Die Polizei reagierte rasch. Als die Frau an der Haltestelle Jägerstraße den Bus verließ und die Männer ihr folgten, alarmierte sie umgehend den Notruf. In meinen fast zwanzig Jahren Berichterstattung habe ich immer wieder erlebt, wie wichtig dieser erste Schritt ist – die Überwindung, Hilfe zu holen, entscheidet oft alles.
«Der schnelle Einsatz zeigt, wie wichtig es ist, bei solchen Übergriffen sofort zu handeln», erklärt Polizeisprecher Florian Abbenseth. Die Beamten konnten die beiden Tatverdächtigen noch in der Nähe stellen. Ermittlungen wegen des Verdachts der sexuellen Belästigung laufen jetzt auf Hochtouren.
Besonders erschreckend: Der Bus war nicht leer. Niemand griff ein, als die Übergriffe begannen.
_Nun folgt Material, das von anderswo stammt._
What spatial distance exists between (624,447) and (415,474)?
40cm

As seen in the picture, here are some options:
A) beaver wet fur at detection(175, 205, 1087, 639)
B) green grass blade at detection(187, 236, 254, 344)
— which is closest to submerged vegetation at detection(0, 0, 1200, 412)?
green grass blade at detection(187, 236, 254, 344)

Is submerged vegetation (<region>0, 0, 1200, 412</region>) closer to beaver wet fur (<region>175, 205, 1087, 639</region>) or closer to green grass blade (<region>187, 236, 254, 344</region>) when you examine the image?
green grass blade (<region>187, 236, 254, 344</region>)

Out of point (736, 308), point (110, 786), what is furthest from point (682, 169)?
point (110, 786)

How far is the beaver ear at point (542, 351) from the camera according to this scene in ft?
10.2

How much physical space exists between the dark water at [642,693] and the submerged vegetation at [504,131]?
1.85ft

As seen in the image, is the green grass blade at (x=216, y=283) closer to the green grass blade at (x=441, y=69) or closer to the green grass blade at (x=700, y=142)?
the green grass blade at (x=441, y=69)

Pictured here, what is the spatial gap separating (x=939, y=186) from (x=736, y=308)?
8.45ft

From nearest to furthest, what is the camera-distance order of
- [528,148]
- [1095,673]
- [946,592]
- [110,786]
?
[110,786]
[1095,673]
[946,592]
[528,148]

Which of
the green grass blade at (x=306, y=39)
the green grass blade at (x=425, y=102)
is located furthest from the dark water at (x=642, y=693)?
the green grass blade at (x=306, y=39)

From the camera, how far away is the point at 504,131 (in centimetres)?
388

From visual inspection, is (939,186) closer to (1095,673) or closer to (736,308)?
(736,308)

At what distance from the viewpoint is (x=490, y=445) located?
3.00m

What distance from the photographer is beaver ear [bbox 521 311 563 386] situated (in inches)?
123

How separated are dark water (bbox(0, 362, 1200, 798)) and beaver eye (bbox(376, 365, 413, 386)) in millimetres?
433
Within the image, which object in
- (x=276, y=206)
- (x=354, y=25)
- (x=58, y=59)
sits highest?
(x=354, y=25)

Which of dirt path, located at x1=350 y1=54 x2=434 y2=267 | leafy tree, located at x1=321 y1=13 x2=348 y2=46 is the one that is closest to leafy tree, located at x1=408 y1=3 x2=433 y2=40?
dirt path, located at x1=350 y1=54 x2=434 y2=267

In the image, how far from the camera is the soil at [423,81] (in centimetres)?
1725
Die Hamburger Beratungsstelle für Gewaltopfer verzeichnet einen Anstieg solcher Fälle im ÖPNV um knapp 13 Prozent im Vergleich zum Vorjahr.
Die Belästigung der jungen Frau wirft wieder die Frage auf, wie sicher unsere öffentlichen Verkehrsmittel wirklich sind. Und sie erinnert uns: Zivilcourage ist keine Heldentat, sondern kann so einfach sein wie ein lautes Wort oder ein Platzwechsel-Angebot an Betroffene.